O rapaz, de no máximo 25 anos, entra pela porta que divide os vagões do trem:
— Olá, pessoal, tô aqui pedindo uma ajuda de vocês pra comprar uma mercadoria nova pra vender, porque o segurança levou a que eu tinha lá na primeira estação… É sério, pessoal, não tô querendo enganar vocês, não. Eu perdi toda a minha mercadoria. Tenho três filhos em casa que precisam comer. Uma ajuda pra comprar mercadoria nova… Uma ajuda… Qualquer dez centavos…
Ele vai até o fim do vagão e volta, agitando nas mãos algumas moedinhas. Desiste — deste vagão vazio não vai sair muita coisa — e senta-se em um dos bancos, de frente para dois meninos que já estão ali há algum tempo. O menor deve ter uns sete anos; o maior, dez.
O garoto menor olha para o rapaz e sorri:
— E aê?
— E aê, menor! — o rapaz responde. — Que que cê tá fazendo aqui?
— O mesmo que você! — o menino alarga o sorriso, orgulhoso.
— Vendendo?
— É.
— Faz isso não! Cês têm é que ir pra escola, estudar, pra depois ganhar bastante dinheiro, ficar rico…
— É que a gente tá de férias…
— E cês passaram de ano?
— Aham…
— Mas passou empurrado, né?
— Não foi empurrado, não! – diz o menino mais velho. – Tô no quinto ano agora.
— Quinto ano! Não para, não, hein. Vai estudando… Tem que estudar pra ganhar dinheiro! Porque isso aqui não é vida, não. Um dia cê ganha e no outro cê perde… Olha eu aqui! Tomaram minha mercadoria… E cadê o pai e a mãe de vocês? Cês tão sozinhos?
Eles fazem que sim com a cabeça.
— Fica esperto, menor! Fica esperto! Que se os hómi pegam vocês, levam pro juizado… Fica esperto! Vai pra casa! — ele olha para os pés do menino menor. — E por que cê tá descalço? Não tem sapato, não?
— Não. E esse tênis aí? Vou comprar um igual…

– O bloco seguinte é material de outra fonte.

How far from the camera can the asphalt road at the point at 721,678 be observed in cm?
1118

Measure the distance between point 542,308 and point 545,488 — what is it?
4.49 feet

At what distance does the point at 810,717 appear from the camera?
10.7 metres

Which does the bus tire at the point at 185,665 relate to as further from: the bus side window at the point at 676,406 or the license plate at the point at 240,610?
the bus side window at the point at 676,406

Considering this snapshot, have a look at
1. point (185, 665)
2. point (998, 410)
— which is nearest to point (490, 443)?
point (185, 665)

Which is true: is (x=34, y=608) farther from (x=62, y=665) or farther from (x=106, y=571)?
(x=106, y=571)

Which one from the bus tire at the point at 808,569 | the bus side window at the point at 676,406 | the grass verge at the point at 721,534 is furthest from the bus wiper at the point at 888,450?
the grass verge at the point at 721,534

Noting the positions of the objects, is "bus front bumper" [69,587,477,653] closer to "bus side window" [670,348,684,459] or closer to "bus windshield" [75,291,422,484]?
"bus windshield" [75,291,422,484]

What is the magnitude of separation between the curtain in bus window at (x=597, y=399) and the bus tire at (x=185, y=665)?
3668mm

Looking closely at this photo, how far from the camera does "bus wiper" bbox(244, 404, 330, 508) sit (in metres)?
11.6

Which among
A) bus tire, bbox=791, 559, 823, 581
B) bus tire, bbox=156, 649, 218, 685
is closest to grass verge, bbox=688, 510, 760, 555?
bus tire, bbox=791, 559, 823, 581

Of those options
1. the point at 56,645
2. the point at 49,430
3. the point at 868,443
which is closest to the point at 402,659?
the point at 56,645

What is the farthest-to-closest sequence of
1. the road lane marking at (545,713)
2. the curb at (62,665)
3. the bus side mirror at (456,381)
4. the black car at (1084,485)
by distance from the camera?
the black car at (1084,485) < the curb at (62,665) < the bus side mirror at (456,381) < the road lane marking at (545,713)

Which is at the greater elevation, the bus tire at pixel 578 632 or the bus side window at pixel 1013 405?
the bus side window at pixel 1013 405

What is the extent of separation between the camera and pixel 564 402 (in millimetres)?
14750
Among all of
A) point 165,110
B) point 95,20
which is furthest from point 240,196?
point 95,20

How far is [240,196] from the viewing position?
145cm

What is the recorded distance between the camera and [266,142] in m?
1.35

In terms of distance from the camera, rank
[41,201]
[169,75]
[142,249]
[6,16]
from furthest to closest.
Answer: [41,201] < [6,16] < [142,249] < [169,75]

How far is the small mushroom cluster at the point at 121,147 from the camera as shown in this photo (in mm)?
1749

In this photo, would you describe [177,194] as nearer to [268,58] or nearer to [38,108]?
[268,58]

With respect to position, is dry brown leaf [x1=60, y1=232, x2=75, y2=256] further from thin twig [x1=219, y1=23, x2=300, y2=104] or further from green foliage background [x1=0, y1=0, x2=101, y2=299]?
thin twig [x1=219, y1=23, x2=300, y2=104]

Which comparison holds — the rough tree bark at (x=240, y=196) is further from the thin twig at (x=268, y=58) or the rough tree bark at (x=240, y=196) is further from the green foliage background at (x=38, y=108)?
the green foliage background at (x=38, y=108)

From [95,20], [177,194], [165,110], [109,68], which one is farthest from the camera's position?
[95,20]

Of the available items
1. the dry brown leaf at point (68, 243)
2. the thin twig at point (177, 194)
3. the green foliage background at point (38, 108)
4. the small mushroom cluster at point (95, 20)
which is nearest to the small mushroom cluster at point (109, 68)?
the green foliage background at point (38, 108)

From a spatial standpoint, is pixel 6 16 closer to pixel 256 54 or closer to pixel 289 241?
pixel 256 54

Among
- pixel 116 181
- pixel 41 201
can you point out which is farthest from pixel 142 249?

— Isso aqui é falsificado — o rapaz se levanta. — Não cai nessa vida, não, menor!
Ele desce na estação seguinte, enquanto os meninos se escondem, rindo, debaixo de um banco. Na plataforma lá fora, homens de uniforme marrom e boina passam rentes à janela.
As portas se fecham, o trem sai. A pequena dupla se levanta e comemora, pulando e se pendurando nas barras de metal:
— Vixe! Quase que pegam a gente!
O garoto de dez anos corre até a porta e encosta a bochecha no metal. Assopra e vê um pedaço do vidro se embaçar.
— Já é a próxima que a gente desce, né?
— É. Mas eu não quero ir pra casa, não.